Papers Losing Real Estate Ads to Online
Monday, July 30, 2007; 11:41 AM
NEW YORK -- It's bad enough that a cratering housing market is leading to a slump in real estate advertising at newspapers, as a dreary series of earnings reports showed last week.
What's worse is that a lot of that advertising may never come back to newspapers even if the real estate sector recovers. That's because a significant chunk of those advertising dollars are moving _ you guessed, online.
Exactly how much of a shift is occurring is difficult to measure in terms of dollars or market share, but several real estate executives say they are making a conscious decision to move money out of newspapers and onto the Internet as that medium grows in importance as a tool for researching home-buying decisions.
Granted, a significant amount of the declines in real estate advertising in newspapers can be attributed to the general weakness in real estate markets, particularly in hard-hit markets such as California and Florida, which were booming a year ago _ leading to big gains in advertising back then.
Last week Tribune Co., the No. 2 publisher by circulation, posted a 24 percent drop in the second quarter, while industry leader Gannett Co. has reported a 9.9 percent decline and McClatchy Co. reported a 19 percent decline, citing big losses in California and Florida.
Like the housing market itself, much of the up-and-down movement in newspaper real estate advertising can be viewed as cyclical, meaning it will be weak in down markets and bounce back in the upward part of the cycle, whenever that comes up.

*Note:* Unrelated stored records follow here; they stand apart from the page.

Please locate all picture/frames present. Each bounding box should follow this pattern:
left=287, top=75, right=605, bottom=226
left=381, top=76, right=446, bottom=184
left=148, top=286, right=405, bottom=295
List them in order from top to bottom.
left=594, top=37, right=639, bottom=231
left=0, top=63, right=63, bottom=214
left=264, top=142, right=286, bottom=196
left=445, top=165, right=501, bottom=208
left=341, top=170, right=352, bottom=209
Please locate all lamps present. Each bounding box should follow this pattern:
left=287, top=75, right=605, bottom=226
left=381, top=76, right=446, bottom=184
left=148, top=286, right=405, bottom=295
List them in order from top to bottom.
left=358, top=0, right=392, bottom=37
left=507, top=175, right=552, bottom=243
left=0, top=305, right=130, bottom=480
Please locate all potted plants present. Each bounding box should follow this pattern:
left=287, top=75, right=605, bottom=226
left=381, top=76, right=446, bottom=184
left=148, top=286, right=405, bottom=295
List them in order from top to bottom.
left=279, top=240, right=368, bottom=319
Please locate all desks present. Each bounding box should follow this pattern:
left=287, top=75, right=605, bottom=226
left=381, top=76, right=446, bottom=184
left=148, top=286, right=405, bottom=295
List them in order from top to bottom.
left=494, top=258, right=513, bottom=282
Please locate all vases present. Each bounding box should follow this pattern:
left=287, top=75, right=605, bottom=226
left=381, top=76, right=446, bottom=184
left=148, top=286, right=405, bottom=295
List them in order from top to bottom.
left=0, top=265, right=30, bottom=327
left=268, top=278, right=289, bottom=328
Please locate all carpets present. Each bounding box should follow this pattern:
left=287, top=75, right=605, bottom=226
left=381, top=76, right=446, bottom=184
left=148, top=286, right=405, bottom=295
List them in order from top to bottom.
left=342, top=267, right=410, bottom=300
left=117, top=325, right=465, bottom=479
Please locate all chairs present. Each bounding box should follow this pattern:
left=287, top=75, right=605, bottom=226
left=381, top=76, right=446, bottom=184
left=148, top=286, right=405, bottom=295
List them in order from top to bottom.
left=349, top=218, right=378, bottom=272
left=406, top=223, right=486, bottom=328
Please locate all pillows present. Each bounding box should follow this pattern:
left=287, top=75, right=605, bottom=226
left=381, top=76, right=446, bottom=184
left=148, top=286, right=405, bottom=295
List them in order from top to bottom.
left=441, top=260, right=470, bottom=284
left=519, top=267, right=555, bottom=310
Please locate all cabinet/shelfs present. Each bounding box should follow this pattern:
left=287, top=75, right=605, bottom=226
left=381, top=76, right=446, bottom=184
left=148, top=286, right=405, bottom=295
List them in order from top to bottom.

But what's worrying analysts this time around is that real estate could become the next category of classified advertising _ after help-wanted ads _ to mark a significant and permanent shift away onto the Internet. The stakes are big for newspapers since classifieds are highly lucrative and make up more than 35 percent of their revenues.
Mike Simonton, the top media industry analyst at the Fitch Ratings credit analysis service, says that currently a good 30 percent of help-wanted classified advertising is now online, while the Internet's share of real estate and auto classified advertising is lower, at about 15 to 20 percent, but poised to move higher.

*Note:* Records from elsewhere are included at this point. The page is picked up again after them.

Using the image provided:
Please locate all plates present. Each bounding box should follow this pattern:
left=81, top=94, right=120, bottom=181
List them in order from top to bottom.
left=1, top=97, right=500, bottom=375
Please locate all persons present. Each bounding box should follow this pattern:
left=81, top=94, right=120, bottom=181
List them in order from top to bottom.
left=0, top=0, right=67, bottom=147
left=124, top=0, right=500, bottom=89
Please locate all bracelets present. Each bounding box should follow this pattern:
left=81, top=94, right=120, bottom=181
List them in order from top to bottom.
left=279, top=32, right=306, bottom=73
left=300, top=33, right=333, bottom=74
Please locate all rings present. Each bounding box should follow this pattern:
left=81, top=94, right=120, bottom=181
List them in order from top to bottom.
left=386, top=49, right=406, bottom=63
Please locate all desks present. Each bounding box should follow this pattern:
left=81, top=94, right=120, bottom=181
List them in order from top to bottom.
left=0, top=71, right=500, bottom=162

"The threats from the Internet are real," Simonton said. "Newspaper advertising should remain under pressure until newspapers are better able to address the threat of online advertising."
Representatives of several major real estate franchisors said in interviews that many home sellers still see newspaper advertising as an essential component of selling a home, but that younger brokers, home sellers and buyers are clearly more focused on using the Internet.
"For our agents, newspapers are an old standby," said Abby Lee, director of regional advertising in Denver for RE/MAX, a major real estate franchisor. "With younger agents, there's a trend of going online. There's a realization that's where they need to be."
Suzy Antal, director of marketing, communications and public relations for Prudential Real Estate Affiliates, a unit of Prudential Financial Inc., said many Prudential agents have been pulling back on advertising during the current downturn, but as they return, they're shifting ad budgets to their own Web sites, creating blogs, and taking different approaches beyond newspapers.